─── TEXT SEGMENT
Myron v. Martin

REAVLEY, Circuit Judge:

Respondents Robert Myron, Alan Freeman, Leslie Rosenthal and Richard Mortell, d/b/a/ Rosenthal & Co. (collectively “Ro-senthal”) seek review under 7 U.S.C. § 18(g) of an order of the Commodity Futures Trading Commission (“Commission”) issued in a reparation proceeding conducted pursuant to 7 U.S.C. § 18. In its order the Commission denied review of a decision by an administrative law judge (“ALJ”) which awarded Gerald C. Martin reparation plus interest. The ALJ based his decision 1 upon a violation of Commission rule 32.9, 17 C.F.R. § 32.9 (1981),2 a finding the Commission left undisturbed. With the Commission’s order denying review, the ALJ’s decision became final, prompting Rosenthal’s appeal. We affirm.

This dispute flows from the sale by Ro-senthal to Martin of two London sugar call options.3 In July 1976, Martin received an unsolicited telephone call from Jay Sills, a registered associated person4 employed by *51Rosenthal & Co. at its Houston office, who interested Martin in purchasing a London sugar option. Martin subsequently purchased a March 1977, London call option for the total cost of $4,458.94. That same day Martin, a novice in securities and commodities trading, opened an unrelated account for trading commodity futures contracts with another firm.5 Two days later Martin signed a number of documents received from Rosenthal, one of which was a disclosure statement. From July until September the fortuneless Martin, often conferring with Sills, watched the sugar market decline.

Sometime in September 1976, Martin discovered that Sills had left Rosenthal & Co. and that John Anderson, an associated person and employee of Rosenthal & Co., had taken over his account. At Anderson’s urging, Martin purchased another option, this time a May 1977, London sugar call option at a total cost of $3,011.90. In due time, both of the options expired and Martin lost his entire investment.

The ALJ held that Rosenthal violated the Commission’s anti-fraud regulation, 17 C.F.R. § 32.9 (1981), in that Rosenthal misrepresented to Martin the risks involved in trading London sugar options. Fantastic sugar profits were described, anywhere from $30,000 to $60,000, with virtually no chance of a loss. Moreover, the sugar market was pictured as being on the verge of skyrocketing. Against this tableau, the ALJ held that Rosenthal’s risk disclosure was similar to the disclosure in Kelley v. Carr, where the “disclosure of risk was not emphasized, indeed it was generally omitted entirely.” 442 F.Supp. 346, 354-55 (W.D.Mich.1977). Ordered to pay Martin reparations, Rosenthal filed its unsuccessful petition with the Commission for a review of the order. In this court Rosenthal principally makes two arguments: first, the Commission erred in that a violation of Commission rule 32.9, 17 C.F.R. § 32.9 (1981), requires a finding of willfulness or scienter; second, the requirement in 7 U.S.C. § 18(g) that an aggrieved and appealing party post a bond for double the amount of the award deprives Rosenthal of equal protection.6

In response to Rosenthal’s first argument, the Commission contends that Rosenthal’s failure to raise before the Commission the issue of whether a violation of Commission rule 32.9, 17 C.F.R. § 32.9 (1981), must be willful precludes our consideration of that issue. As a general rule, in considering a petition for review from a final agency order, the courts will not consider questions of law which were neither presented to nor passed on by the agency. United States v. L. A. Tucker Truck Lines, 344 U.S. 33, 36-37, 73 S.Ct. 67, 68-69, 97 L.Ed. 54 (1952); Board of Public Instruction v. Finch, 414 F.2d 1068, 1073 (5th Cir. 1969). Practical notions of judicial efficiency, administrative autonomy and encouraging effective agency procedures provide the basis for the general rule. McKart v. United States, 395 U.S. 185, 195, 89 S.Ct. 1657, 1663, 23 L.Ed.2d 194 (1969).
──────
─── PROVIDED MATERIAL
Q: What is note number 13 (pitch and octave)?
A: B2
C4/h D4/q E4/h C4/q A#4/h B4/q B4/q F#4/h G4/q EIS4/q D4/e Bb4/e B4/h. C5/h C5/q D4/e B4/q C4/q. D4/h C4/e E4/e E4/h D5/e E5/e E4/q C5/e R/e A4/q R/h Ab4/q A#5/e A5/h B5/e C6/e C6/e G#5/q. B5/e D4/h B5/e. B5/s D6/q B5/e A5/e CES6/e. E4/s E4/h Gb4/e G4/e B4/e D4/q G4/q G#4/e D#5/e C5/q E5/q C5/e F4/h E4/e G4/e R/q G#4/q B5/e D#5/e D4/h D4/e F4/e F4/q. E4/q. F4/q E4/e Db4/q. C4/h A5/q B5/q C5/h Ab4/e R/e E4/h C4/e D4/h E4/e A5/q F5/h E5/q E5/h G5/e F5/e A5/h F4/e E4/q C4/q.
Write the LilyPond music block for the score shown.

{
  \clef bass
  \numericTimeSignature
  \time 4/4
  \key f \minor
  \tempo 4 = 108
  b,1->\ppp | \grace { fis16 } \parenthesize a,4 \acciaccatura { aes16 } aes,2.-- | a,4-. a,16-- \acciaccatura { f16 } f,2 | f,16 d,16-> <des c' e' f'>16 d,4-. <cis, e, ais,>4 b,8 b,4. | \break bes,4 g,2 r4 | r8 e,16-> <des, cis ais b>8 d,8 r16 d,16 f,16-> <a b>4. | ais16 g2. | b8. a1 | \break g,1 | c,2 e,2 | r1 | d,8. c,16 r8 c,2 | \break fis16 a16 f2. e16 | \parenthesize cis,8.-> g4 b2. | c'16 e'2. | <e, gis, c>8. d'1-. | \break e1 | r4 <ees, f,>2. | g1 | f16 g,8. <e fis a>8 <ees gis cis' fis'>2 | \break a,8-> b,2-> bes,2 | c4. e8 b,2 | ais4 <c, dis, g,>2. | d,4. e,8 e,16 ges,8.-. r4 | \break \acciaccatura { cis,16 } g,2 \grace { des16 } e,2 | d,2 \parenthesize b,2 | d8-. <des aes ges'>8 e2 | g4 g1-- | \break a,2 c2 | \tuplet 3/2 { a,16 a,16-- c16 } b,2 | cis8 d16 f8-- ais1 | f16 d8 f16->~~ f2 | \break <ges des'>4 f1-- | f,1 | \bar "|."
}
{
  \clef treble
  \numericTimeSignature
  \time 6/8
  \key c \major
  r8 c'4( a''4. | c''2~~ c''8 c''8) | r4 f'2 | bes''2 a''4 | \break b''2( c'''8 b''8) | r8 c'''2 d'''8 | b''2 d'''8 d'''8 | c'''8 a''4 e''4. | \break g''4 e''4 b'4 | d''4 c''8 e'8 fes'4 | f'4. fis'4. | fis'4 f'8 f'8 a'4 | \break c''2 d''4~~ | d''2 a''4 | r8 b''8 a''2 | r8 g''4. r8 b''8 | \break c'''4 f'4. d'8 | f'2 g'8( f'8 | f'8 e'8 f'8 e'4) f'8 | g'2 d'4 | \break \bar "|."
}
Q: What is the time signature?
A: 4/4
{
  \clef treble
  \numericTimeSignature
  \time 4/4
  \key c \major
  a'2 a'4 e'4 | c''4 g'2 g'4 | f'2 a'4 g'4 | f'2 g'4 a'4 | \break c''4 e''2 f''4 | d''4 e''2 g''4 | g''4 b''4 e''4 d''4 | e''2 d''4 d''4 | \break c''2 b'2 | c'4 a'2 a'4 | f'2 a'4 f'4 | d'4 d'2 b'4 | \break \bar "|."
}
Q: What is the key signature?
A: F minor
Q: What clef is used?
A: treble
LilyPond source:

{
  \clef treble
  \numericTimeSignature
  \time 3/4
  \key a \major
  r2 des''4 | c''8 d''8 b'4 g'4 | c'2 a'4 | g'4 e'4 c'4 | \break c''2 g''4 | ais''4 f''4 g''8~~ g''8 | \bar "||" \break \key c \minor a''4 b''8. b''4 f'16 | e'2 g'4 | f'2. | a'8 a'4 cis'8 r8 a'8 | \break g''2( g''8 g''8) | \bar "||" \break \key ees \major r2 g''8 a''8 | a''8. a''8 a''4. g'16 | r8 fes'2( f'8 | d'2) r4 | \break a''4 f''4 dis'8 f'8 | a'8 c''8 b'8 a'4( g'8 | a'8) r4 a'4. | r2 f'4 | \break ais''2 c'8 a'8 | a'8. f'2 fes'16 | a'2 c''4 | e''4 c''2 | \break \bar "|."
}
──────
§ REQUIRED TASKS
**A.** Answer these questions using the Myron v. Martin opinion:
(i) What was the total cost of the March 1977 London call option Martin bought?
(ii) Who took over Martin's account after Sills left Rosenthal & Co.?
(iii) What range of sugar profits was described to Martin?
**B.** Resume the Myron v. Martin opinion after its last sentence.

§ ANSWERS TO THE EXERCISES
**A.**
(i) $4,458.94
(ii) John Anderson
(iii) Anywhere from $30,000 to $60,000

**B.**
Rosenthal candidly admits that the issue of willfulness was not the subject of the initial decision and that on review of the decision it did not raise the issue before the Commission.7 Rosenthal, however, *52makes two arguments in its attempt to avoid the general rule. Rosenthal first argues that because the Commission raised the willfulness issue in its opinion and order reviewing the ALJ’s decision, Rosenthal did not have notice and a fair opportunity to respond to that issue. As a result, Rosen-thal contends it can raise the scienter issue for the first time before this court. Rosen-thal also argues that it raised the scienter issue in the administrative proceedings in its answer to Martin’s complaint. In the answer, Rosenthal asserted as an affirmative defense its contention that the reparation proceedings violated due process.

We find Rosenthal’s arguments meritless. In making its first argument Rosenthal fails to refer the court to language in the Commission’s order raising the issue of scienter. It does so for good reason: the order does not advance the issue. The Commission merely reviewed the ALJ’s decision. Nor is the second contention any stronger. Nothing in Rosenthal’s “due process” contention before the Commission was in any way related to the question of whether the Commission rule embodies the scienter requirement.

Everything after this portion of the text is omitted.